— START Material for this task —
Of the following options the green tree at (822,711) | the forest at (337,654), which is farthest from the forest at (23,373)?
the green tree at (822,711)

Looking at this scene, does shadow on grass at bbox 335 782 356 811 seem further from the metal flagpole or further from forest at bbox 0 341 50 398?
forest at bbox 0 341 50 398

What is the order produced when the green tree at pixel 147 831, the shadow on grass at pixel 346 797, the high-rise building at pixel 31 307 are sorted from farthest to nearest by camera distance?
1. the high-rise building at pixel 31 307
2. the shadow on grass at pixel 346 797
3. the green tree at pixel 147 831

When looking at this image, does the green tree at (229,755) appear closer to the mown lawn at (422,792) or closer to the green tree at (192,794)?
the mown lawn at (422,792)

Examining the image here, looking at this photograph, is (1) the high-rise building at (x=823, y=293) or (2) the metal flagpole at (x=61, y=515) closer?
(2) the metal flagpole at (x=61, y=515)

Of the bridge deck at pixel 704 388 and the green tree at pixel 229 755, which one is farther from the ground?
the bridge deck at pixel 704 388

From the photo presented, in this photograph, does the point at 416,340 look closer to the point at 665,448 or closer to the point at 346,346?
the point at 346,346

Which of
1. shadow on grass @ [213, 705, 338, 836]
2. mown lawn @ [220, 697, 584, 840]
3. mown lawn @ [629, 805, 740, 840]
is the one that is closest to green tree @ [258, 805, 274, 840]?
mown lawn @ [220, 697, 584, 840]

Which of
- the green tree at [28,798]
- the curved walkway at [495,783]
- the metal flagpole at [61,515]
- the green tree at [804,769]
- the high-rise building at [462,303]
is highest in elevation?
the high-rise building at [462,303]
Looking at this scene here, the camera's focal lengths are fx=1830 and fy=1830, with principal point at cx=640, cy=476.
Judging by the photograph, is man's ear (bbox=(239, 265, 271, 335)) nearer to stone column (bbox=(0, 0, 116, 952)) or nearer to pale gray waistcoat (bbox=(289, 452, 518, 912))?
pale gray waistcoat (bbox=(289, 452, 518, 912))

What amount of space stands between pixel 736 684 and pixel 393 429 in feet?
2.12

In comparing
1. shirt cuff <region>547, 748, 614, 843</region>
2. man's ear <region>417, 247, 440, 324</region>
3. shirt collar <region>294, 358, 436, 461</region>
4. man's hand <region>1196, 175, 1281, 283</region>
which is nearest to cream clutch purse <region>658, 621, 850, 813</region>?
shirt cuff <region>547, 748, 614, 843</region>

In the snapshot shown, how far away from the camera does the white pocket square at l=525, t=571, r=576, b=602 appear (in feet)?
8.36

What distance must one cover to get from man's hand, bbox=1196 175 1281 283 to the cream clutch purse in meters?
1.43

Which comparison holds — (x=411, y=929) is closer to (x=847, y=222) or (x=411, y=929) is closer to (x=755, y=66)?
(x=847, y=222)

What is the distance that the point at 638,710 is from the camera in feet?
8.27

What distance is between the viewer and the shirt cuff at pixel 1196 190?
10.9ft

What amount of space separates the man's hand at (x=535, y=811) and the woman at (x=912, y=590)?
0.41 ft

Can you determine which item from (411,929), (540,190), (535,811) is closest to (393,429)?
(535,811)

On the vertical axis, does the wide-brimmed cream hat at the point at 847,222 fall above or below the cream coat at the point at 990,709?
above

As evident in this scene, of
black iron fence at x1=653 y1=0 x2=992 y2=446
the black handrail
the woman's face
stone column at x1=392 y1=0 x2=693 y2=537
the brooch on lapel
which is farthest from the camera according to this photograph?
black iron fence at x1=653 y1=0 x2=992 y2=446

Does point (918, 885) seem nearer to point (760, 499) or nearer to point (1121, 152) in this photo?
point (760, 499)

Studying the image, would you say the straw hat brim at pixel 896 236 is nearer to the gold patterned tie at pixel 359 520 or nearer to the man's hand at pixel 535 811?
— END Material for this task —
▶ **Aim of the task**:
Copy all of the data above word for word, keeping every line, number, and punctuation mark unchanged.

▶ **The output**:
Of the following options the green tree at (822,711) | the forest at (337,654), which is farthest from the forest at (23,373)?
the green tree at (822,711)

Looking at this scene, does shadow on grass at bbox 335 782 356 811 seem further from the metal flagpole or further from forest at bbox 0 341 50 398?
forest at bbox 0 341 50 398

What is the order produced when the green tree at pixel 147 831, the shadow on grass at pixel 346 797, the high-rise building at pixel 31 307 are sorted from farthest to nearest by camera distance?
1. the high-rise building at pixel 31 307
2. the shadow on grass at pixel 346 797
3. the green tree at pixel 147 831

When looking at this image, does the green tree at (229,755) appear closer to the mown lawn at (422,792) or closer to the green tree at (192,794)?
the mown lawn at (422,792)

Examining the image here, looking at this photograph, is (1) the high-rise building at (x=823, y=293) or (2) the metal flagpole at (x=61, y=515) closer?
(2) the metal flagpole at (x=61, y=515)

Of the bridge deck at pixel 704 388 and the green tree at pixel 229 755, which one is farther from the ground?
the bridge deck at pixel 704 388

From the photo presented, in this photograph, does the point at 416,340 look closer to the point at 665,448 or closer to the point at 346,346?
the point at 346,346

Which of
1. shadow on grass @ [213, 705, 338, 836]
2. mown lawn @ [220, 697, 584, 840]
3. mown lawn @ [629, 805, 740, 840]
is the one that is closest to green tree @ [258, 805, 274, 840]?
mown lawn @ [220, 697, 584, 840]

Which of
- the green tree at [28,798]
- the curved walkway at [495,783]
- the metal flagpole at [61,515]
- the green tree at [804,769]
- the high-rise building at [462,303]
is highest in elevation?
the high-rise building at [462,303]
Looking at this scene here, the camera's focal lengths are fx=1830 and fy=1830, with principal point at cx=640, cy=476.
Judging by the photograph, is man's ear (bbox=(239, 265, 271, 335)) nearer to stone column (bbox=(0, 0, 116, 952)) or nearer to pale gray waistcoat (bbox=(289, 452, 518, 912))?
pale gray waistcoat (bbox=(289, 452, 518, 912))

What amount of space stands between pixel 736 684 and pixel 393 429 in feet?
2.12

In comparing
1. shirt cuff <region>547, 748, 614, 843</region>
2. man's ear <region>417, 247, 440, 324</region>
3. shirt collar <region>294, 358, 436, 461</region>
4. man's hand <region>1196, 175, 1281, 283</region>
which is nearest to cream clutch purse <region>658, 621, 850, 813</region>?
shirt cuff <region>547, 748, 614, 843</region>

In the snapshot shown, how far away from the camera does the white pocket square at l=525, t=571, r=576, b=602 appear (in feet)?
8.36

What distance must one cover to get from man's hand, bbox=1196 175 1281 283 to the cream clutch purse in meters?
1.43

Which comparison holds — (x=411, y=929) is closer to (x=847, y=222) or (x=411, y=929) is closer to (x=755, y=66)?
(x=847, y=222)

What is the distance that the point at 638,710 is from the camera in feet?
8.27

What distance is between the viewer and the shirt cuff at pixel 1196 190?
10.9ft

What amount of space separates the man's hand at (x=535, y=811) and the woman at (x=912, y=590)?
0.41 ft

Can you determine which item from (411,929), (540,190), (535,811) is closest to (393,429)?
(535,811)

On the vertical axis, does the wide-brimmed cream hat at the point at 847,222 fall above or below the cream coat at the point at 990,709?
above

As evident in this scene, of
black iron fence at x1=653 y1=0 x2=992 y2=446
the black handrail
the woman's face
stone column at x1=392 y1=0 x2=693 y2=537
the brooch on lapel
which is farthest from the camera according to this photograph?
black iron fence at x1=653 y1=0 x2=992 y2=446

Does point (918, 885) seem nearer to point (760, 499) or nearer to point (1121, 152) in this photo?
point (760, 499)

Studying the image, would you say the straw hat brim at pixel 896 236 is nearer to the gold patterned tie at pixel 359 520 or nearer to the man's hand at pixel 535 811?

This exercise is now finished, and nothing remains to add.